Friday, we went to Whitehorse in Canada. It's a beautiful 110-mile drive through British Columbia and the Yukon Territory. We make this trek about once a month or so. It's nice to get out of town, and even nicer to go to Walmart. As always, the scenery is stellar. However, not so usual, was the 24 below zero temperature. Ooooh weee! That is COLD. It freezes the wet on your eyeballs and in your nose. Instantly. It hurts to breathe. And heaven forbid you turn the poor car off. Did I mention it's beautiful up there? Needless to say, we stocked up on all our usual Canadian essentials - cat food, Claritin (American Claritin has nothing on Canadian Claritin), whole wheat tortillas (we're tortilla snobs and we love the ones from the Superstore) and cat litter. We stocked up enough, that we're hoping we don't have to bundle up and flee the country again until April.

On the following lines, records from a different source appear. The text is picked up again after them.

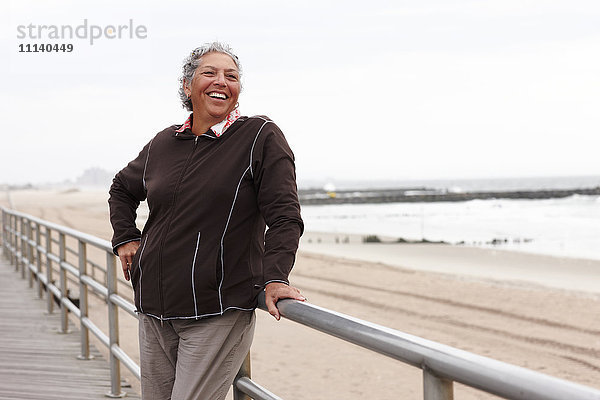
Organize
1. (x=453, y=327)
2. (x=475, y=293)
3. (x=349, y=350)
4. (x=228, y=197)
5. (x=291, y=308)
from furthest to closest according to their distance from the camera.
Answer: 1. (x=475, y=293)
2. (x=453, y=327)
3. (x=349, y=350)
4. (x=228, y=197)
5. (x=291, y=308)

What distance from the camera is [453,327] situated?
8266mm

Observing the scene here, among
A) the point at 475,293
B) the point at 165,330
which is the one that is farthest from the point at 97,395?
the point at 475,293

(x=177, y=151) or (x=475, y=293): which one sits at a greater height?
(x=177, y=151)

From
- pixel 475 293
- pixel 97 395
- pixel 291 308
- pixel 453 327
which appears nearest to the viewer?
pixel 291 308

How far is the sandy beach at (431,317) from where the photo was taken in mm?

To commemorate being back in the US again, I woke up Saturday morning with a terrible chest cold. The kind where it sounds like flags flapping in the wind when you breathe. You know those Puffs Plus commercials with the little bobblehead kids playing outside throwing snowballs? "A nose in need deserves Puffs indeed." And there's always the one poor little sap who has the bright red glowing nose? That's me. Positively glowing. Positively miserable.
I spent the rest of the weekend wallowing in a sea of crumpled Kleenex on the couch watching Titanic, bundled up in my red and white snowball quilt and fuzzy socks with little moose on them. That is, until I got the great idea to wash my red and white snowball quilt to make it all crinkly and even cozier. I even threw in two Shout Color Catcher sheets just to be safe.
Well, the color catchers came out nice and red. So did the white snowballs on my quilt. I was sick just looking at it. So I put it back in the wash with two more sheets to see if I could pull some more of the pink out. And then a third time. And hit the internet for advice on how to fix this mess. The most common suggestion I found was to wash it with Synthropol, which I can't get here in Skagway. But you can bet your Christmas Tree that I'm calling Joann's in Juneau tomorrow and having some flown in. I also found a lot of suggestions for soaking the quilt in Oxi-Clean for a few hours and rewashing. So I did just that. Two scoops of Oxi-Clean for two hours. It made a remarkable difference, which was encouraging. It took the majority of the pink out, leaving a very select group of fabrics that held on to their pink. It's interesting, actually, that one fabric would suck it up and hold onto it more stubbornly than others. There's about six particular prints that wherever they are in the quilt, they remain pink. It gives it a shabby chic sort of feel, which would be fine if that were what I was aiming for. The picture above is after three washes.
This is the Shout Color Catcher trail.....the top two on the left are from the first initial wash. Lots of red caught there. Good job Shout! The top two on the right are from the second wash. Then I did two rinses and the middle almost white one is the result of that. No more red dye in the water, but lots on the quilt still. Then I did the first Oxi-Clean soak and wash, and the sheet on the very bottom is what it caught after that. Not bad, huh? It's having another Oxi-Clean soak now and hopefully another wash will make a world of difference. I read on one of the stain removal forums that if I keep running it through Oxi-Clean soaks, it should eventually get it all out. So long as I don't ever put the quilt in the dryer. I'm open to any advice and/or suggestions at this particular juncture. If you have any ideas that might do the trick, please feel free to comment. It makes me just heartsick looking at this pink thing.